According to the New York Daily News, a British company called Avalon Funeral Plans polled 1,000 people on their website. On average, women said they started feeling old at 29 (the Daily News reports this finding as, "29 is when women don't have 'it' anymore," which sounds sort of sinister). And they gauged their horrifying senescence by outward markers like gray hairs, sagging skin, and "assets heading south." Meanwhile, the average male respondent started feeling old at 58, and was more likely to cite behavioral markers of aging like finding music too loud or experiencing erectile dysfunction.
It's not completely clear how the website presented the survey, but it doesn't appear to be very scientific.
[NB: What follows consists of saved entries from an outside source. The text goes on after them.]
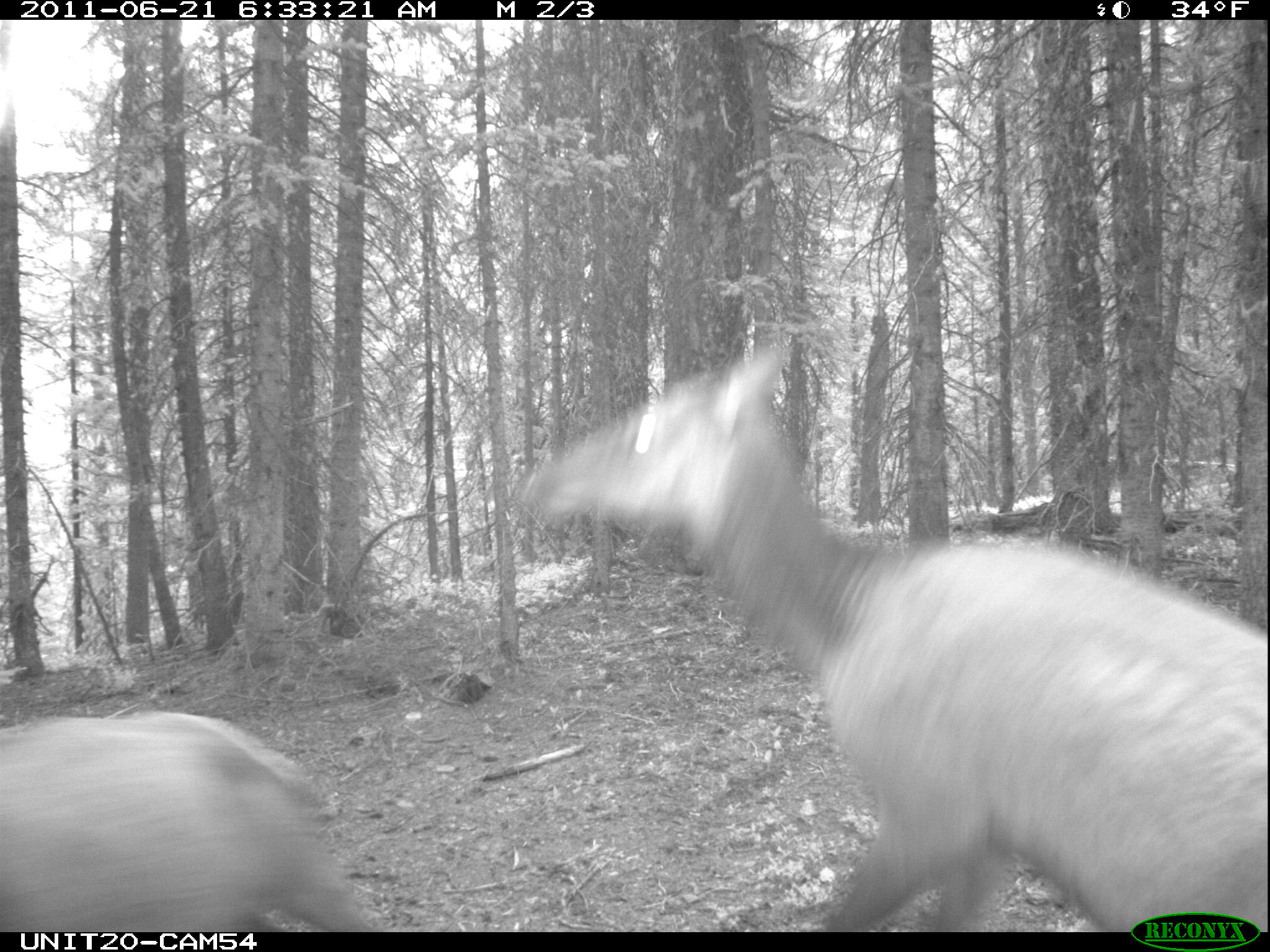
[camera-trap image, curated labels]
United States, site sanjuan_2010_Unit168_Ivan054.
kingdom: Animalia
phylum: Chordata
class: Mammalia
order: Artiodactyla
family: Cervidae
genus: Cervus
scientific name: Cervus elaphus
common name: red deer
For instance, how old were the respondents? Unless they were all over 58, they were really speculating about when they thought they start feel old, which may not be very meaningful. Also, a funeral company may not be a totally objective source of aging data — after all, they have a stake in making people feel old so that they'll start making plans for their demise.
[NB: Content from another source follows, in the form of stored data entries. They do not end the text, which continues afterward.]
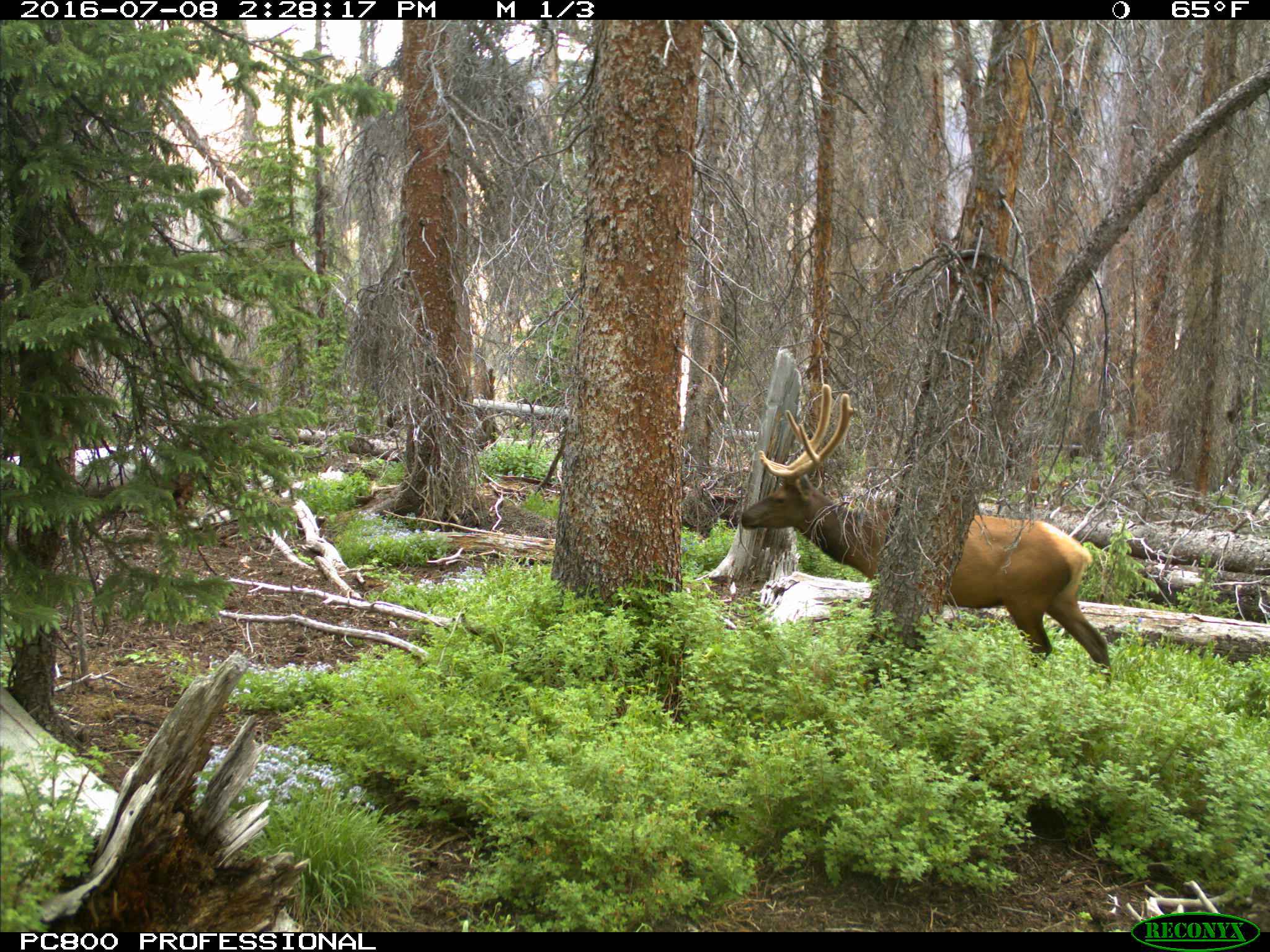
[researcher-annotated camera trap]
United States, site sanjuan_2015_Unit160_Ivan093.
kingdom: Animalia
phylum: Chordata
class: Mammalia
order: Artiodactyla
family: Cervidae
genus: Cervus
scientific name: Cervus elaphus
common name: red deer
A similarly questionable source of info on over-the-hillness is the company Ulthera, which sounds like "urethra" but actually makes "the first-and-only energy-based device for aesthetics" (anyone who has watched a fifties sci-fi movie knows this cannot end well). The energy face-lift folks asked women what they'd give up for three months in order to look younger. Some of the results are depressing: 49% said they give up restaurants, and 32% listed sex. Others are just kind of silly: "Over one-third (35 percent) would even forego shopping." The take-home message, though, is that women are all desperate to look younger.
Of course, aging is big business, and everybody from "aesthetics" firms to funeral homes profits from making us feel ancient (though at least the funeral home presumably wants people to prepare for their deaths, rather than chasing immortality). And if women really do feel like they've lost "it" at 29, it might have something to do with everyone constantly reminding us of the sad, saggy fate that surely awaits us — unless we start Ulthera-ing it up, of course.